Some outsourcing firms, however, may feel they have cause to avoid RPA. They fear that RPA, because it is less expensive than human labor, will compel them to bill less for their services.

“We have already heard a lot about automation leading to ITO/BPO service providers’ revenue cannibalization,” Burnett said.

But Nair suggested vendors that wait too long on RPA will end up in far worse shape.

“ITO/BPO firms [that] are holding back right now because they see RPA as a threat to their existing revenues would find it difficult to win more clients in future — even if they build their RPA capability overtime,” Nair said.

That’s because the BPO RPA market will have matured in the next 18 months. At that point, “the big BPO players, with their might of existing clientele and experience, would’ve already swept away most of the big-ticket opportunities that exist.”

A business-led initiative

While vendors may exhibit some RPA hesitancy, the corporate IT department may also balk at the emerging technology.

“IT, as a profession, has not been an early adopter of this,” Mancher said of process robotics. “It is not from the CIO; it has been business-driven.”

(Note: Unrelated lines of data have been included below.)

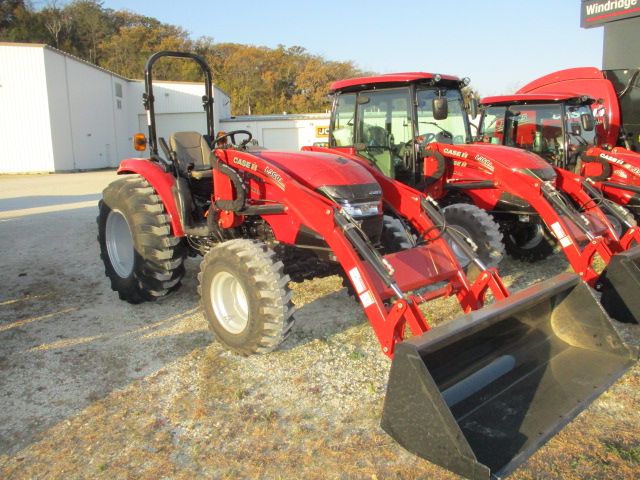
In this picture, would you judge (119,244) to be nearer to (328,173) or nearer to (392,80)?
(328,173)

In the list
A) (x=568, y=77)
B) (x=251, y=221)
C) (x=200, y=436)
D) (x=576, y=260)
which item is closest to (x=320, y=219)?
(x=251, y=221)

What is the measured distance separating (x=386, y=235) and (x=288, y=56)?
45.3m

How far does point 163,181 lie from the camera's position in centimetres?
448

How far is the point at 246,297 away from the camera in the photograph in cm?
334

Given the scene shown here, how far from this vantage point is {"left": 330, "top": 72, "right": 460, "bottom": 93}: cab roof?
562 centimetres

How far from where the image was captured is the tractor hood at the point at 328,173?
361 cm

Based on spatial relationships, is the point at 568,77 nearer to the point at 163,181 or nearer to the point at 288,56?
the point at 163,181

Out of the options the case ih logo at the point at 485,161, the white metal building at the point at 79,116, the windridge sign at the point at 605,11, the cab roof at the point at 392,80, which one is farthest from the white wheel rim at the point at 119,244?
the white metal building at the point at 79,116

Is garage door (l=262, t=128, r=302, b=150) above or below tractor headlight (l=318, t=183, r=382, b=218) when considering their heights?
above

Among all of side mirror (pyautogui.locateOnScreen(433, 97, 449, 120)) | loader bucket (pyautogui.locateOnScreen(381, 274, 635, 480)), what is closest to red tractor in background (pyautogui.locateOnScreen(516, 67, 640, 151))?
side mirror (pyautogui.locateOnScreen(433, 97, 449, 120))

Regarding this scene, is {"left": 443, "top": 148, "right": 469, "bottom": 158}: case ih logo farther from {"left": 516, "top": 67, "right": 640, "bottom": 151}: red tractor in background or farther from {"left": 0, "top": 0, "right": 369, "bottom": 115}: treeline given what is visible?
{"left": 0, "top": 0, "right": 369, "bottom": 115}: treeline

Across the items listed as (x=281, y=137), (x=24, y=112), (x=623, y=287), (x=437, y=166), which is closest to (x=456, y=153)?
(x=437, y=166)

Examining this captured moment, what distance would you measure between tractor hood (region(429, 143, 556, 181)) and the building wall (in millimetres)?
21505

The business side has brought process robotics to the attention of IT, but IT has been skeptical of implementing the technology, he said. But RPA could help IT departments integrate systems that they would otherwise not have the time or resources to accommodate. For example, if one company merges with another, there will be a need to move data between different systems. Some systems could take years to integrate, but, with RPA, an organization can take on the work much faster.

Indeed, RPA makes integration more economically feasible than previous methods, industry executives said.

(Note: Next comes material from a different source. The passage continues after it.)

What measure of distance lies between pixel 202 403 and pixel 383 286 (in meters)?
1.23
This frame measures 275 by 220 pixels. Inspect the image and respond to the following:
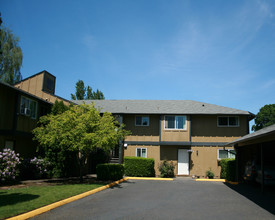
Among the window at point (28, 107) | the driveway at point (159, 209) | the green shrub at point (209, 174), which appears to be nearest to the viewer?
the driveway at point (159, 209)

Tornbohm said that’s because RPA uses a system’s existing user interface pathways, so the approach “doesn’t always require complex integration, complex IT projects or major business change.”

RPA’s integration dimension brings up another point: The technology is not all about labor cost savings.

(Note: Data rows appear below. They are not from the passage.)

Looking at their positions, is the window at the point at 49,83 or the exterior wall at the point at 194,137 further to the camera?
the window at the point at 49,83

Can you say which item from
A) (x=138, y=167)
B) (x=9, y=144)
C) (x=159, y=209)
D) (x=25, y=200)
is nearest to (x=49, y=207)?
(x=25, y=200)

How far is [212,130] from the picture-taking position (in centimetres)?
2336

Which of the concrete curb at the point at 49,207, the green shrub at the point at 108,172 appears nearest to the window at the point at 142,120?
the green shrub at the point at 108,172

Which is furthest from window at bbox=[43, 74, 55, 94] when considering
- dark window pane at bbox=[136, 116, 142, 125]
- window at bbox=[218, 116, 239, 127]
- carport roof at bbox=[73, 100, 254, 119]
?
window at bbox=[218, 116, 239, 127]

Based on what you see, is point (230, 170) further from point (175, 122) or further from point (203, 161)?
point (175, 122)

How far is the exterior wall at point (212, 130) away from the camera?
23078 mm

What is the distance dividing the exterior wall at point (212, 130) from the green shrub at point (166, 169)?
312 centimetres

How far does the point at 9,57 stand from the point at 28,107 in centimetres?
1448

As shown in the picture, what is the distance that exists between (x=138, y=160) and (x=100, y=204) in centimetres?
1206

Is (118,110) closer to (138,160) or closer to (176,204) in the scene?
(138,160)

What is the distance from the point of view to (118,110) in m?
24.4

Deloitte Consulting has built nine process robotics prototypes for five U.S. government agencies. Mancher said the conversation with federal agencies doesn’t revolve around labor arbitrage.

“There is no desire to impact the employment of one federal worker,” he said.

The key drivers in the government sector boil down to unfunded mandates and human resource constraints. The Administration or Congress may require agencies to pursue new initiatives, but those agencies must do so with existing resources — or perhaps fewer resources in light of attrition due to retirements, Mancher said. Process robotics can help agencies handle unfunded mandates and seasonal spikes in demand.

In addition, personnel who were diverted from the core agency mission to take on a back-office role in support of unfunded mandate can be returned to the front lines and perform critical government services.

“It’s a different value proposition,” Mancher said.

 

Shawn Wiora, CIO at Creative Solutions in Healthcare Inc., a company that operates skilled nursing and assisted living facilities, said he sees RPA playing a role in such fields as healthcare claims processing, which he described as a highly manual activity, and cybersecurity.

As for the latter, Wiora said a business’ cybersecurity organization tries to keep tabs on the alerts and alarms generated by multiple IT security systems, few of which talk to one another. Process robotics, however, has the potential to automate the task of screening a multitude of alerts to zero in on the ones that security personnel need to spend time pursuing. Wiora pointed to the example of Maxxsure, a company that helps organizations score the risks associated with various cyber threats. Wiora is on the Maxxsure board of directors.

The growing number, increasing sophistication and mounting cost of cyberattacks compel companies to push more resources at security. Wiora noted that the IT security department has become one of the fastest-growing, and highest-payroll, areas of a corporation.